Another vessel involved in last year’s April events, the CROWN, now the Vietnam flagged PAULA, is owned by Golden Lotus Oil Gas & Real, for which IMRRA’s commercial risk rating aimed at managers and operators, gives only a poor risk confidence rating of 47 per cent, making it a bold statement to the rest of the shipping business community, urging stakeholders to review it.
PetroVietnam Transportation Corp (PVTrans), also bears a considerable risk for potential business partners. PVTrans is alleged to have been involved in “knowingly transported Iranian petroleum-based products several times, using its tanker fleet”, so ITMAT, a human right organisation specialised in Iran.
The LAUREN, which turned off twice its AIS signal last year when it travelled to the Iranian LPG port, is owned by Golden Lotus Oil Gas & Real.
For owners and managers involved in last year’s affair, it can have more far-reaching effects than seeing the freezing of assets on US soil, Larsen says.
“You may have cascading effects. If you are caught in sanctions-busting, the enforcement put upon you [as owner] by US authorities can cascade further on, depending on the case”.
Analysts at HawkEye360, the Virginia-based satellite company that develops capabilities in remote sensing and radio frequency (RF) satellite intelligence, says it found another LPG tanker, the OPEC ATHENA, involved in potentially US-sanction busting behaviour in 2019.
The firm used artificial intelligence to snoop out conspicuous transhipment activities. The affair in 2019 involved the OPEC ATHENA. Similarly to the case in April 2020, Vietnam Gas And Chemicals Transportation was involved. This time as an ISM manager of the vessel. IHS Maritime lists FGAS Petro as its owner and manager.
HawkEye360 cites evidence that the vessel visited Pars Petrochemical Port (port Asaluyeh), and turn off its AIS signal (similarly to the LAUREN last year) After seen anchoring in the UAE, it sailed to Dongguan, China where it arrived in December of 2019.
Methodology and timeline:
Timeline: step by step of AIS records and anchorage stoppages
19 — 21st of April, 2020: After the Lauren’ (IMO number 9249685) enters the Middle East Gulf on 19th April 2020, with a draft of 5.5 meters, it vanishes.

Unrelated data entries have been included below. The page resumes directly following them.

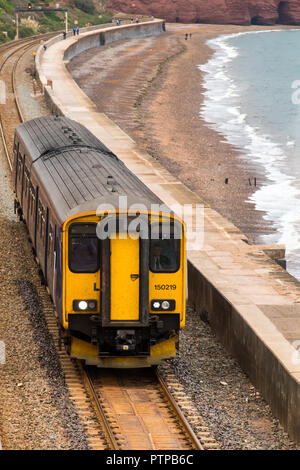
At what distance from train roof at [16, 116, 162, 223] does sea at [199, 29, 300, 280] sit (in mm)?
9111

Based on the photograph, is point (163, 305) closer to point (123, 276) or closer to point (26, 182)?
point (123, 276)

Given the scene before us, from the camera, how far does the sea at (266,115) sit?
34438 mm

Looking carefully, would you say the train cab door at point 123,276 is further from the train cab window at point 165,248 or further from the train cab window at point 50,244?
the train cab window at point 50,244

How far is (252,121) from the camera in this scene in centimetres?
5938

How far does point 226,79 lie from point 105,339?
7168 cm

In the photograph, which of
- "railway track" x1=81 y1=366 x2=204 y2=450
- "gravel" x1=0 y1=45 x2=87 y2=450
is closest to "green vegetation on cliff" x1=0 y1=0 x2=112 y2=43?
"gravel" x1=0 y1=45 x2=87 y2=450

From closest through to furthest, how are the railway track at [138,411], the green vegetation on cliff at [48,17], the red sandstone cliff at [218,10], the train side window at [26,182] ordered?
the railway track at [138,411], the train side window at [26,182], the green vegetation on cliff at [48,17], the red sandstone cliff at [218,10]

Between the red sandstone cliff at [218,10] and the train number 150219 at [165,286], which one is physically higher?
the red sandstone cliff at [218,10]

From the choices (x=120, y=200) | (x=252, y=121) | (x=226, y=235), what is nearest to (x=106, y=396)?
(x=120, y=200)

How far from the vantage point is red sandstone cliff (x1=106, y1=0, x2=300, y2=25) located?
148 m

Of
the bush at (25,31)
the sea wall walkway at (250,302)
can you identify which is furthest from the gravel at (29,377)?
the bush at (25,31)

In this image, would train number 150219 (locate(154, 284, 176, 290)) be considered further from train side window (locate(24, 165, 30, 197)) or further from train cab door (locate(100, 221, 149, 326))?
train side window (locate(24, 165, 30, 197))

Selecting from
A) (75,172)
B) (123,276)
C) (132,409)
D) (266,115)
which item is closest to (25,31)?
(266,115)

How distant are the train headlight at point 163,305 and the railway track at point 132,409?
4.12 feet
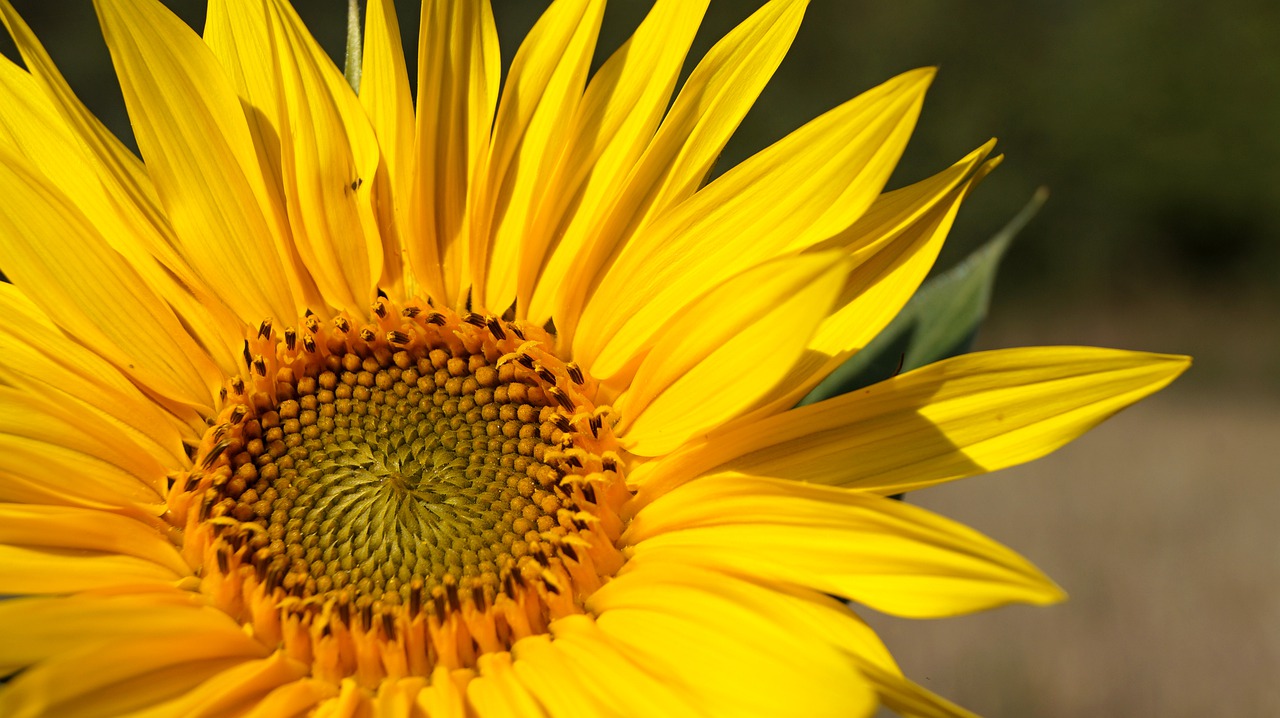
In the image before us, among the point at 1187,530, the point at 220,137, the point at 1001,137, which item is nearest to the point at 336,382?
the point at 220,137

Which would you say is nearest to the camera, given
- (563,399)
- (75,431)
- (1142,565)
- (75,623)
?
(75,623)

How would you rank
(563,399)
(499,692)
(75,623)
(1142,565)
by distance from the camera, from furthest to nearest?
(1142,565) → (563,399) → (499,692) → (75,623)

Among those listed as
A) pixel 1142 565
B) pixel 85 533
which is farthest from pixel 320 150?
pixel 1142 565

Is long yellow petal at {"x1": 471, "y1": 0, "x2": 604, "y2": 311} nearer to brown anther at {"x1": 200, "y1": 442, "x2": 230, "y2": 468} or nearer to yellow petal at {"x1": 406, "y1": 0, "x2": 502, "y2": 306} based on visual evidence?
yellow petal at {"x1": 406, "y1": 0, "x2": 502, "y2": 306}

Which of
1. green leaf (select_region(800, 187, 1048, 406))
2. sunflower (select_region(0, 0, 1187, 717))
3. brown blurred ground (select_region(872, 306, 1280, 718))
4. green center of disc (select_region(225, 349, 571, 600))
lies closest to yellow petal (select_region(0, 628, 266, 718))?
sunflower (select_region(0, 0, 1187, 717))

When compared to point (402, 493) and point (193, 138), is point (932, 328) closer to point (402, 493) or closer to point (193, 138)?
point (402, 493)

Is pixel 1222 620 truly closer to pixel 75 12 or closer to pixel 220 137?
pixel 220 137
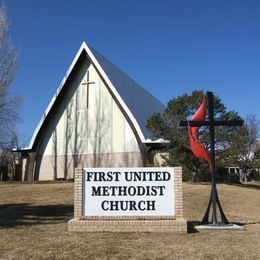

The gap in AIS signal records takes around two days to resolve, between April 19 and April 21. Then, when signalling resumes, it heads towards Dubai, in the opposite direction. The vessel now miraculously increases its draft to 6.9 meters on April 21 compared with April 19.
Satellite images suggest that the 20-year-old LPG tanker docked at ASALUYEH port, in Iran, while dodging AIS radar screens, loaded LPG and returns to the UAE EEZ (satellite images corroborate this) to meet the Vietnamese LPG vessel GAS SELLAN.
March 23rd, 2020: During the period of a bit more than a day, the two ships are spotted to linger side by side. Open source Sentinel 2 satellite images also show them floating seemingly motionless, peer-to-peer in open waters. Shortly after, on the 24th, the two ships depart from the area. The Lauren, heading north-west, is lighter and draft records show that the GAS SELLAN increased its draft after the meeting.
The Lauren heads back towards the Iranian port, again, officially signalling to be on its way to Shuwaikh Port in Kuwait. However, that is a ruse, we have seen before. It switches off its AIS signal again at the same location and only re-emerges on April 27, again, with a larger draft.
The GAS SELLAN (see image, above) enters the Persian Gulf with a draft of 5.4 on 20th April 2020. It signals Dubai as a destination. After anchoring off the coast, it leaves the Middle East Gulf on the 24th with a draft of 6.8, indicating it may have just accepted some new cargo. What cargo we can’t say for sure. Now it signals to be heading to Weifang, China.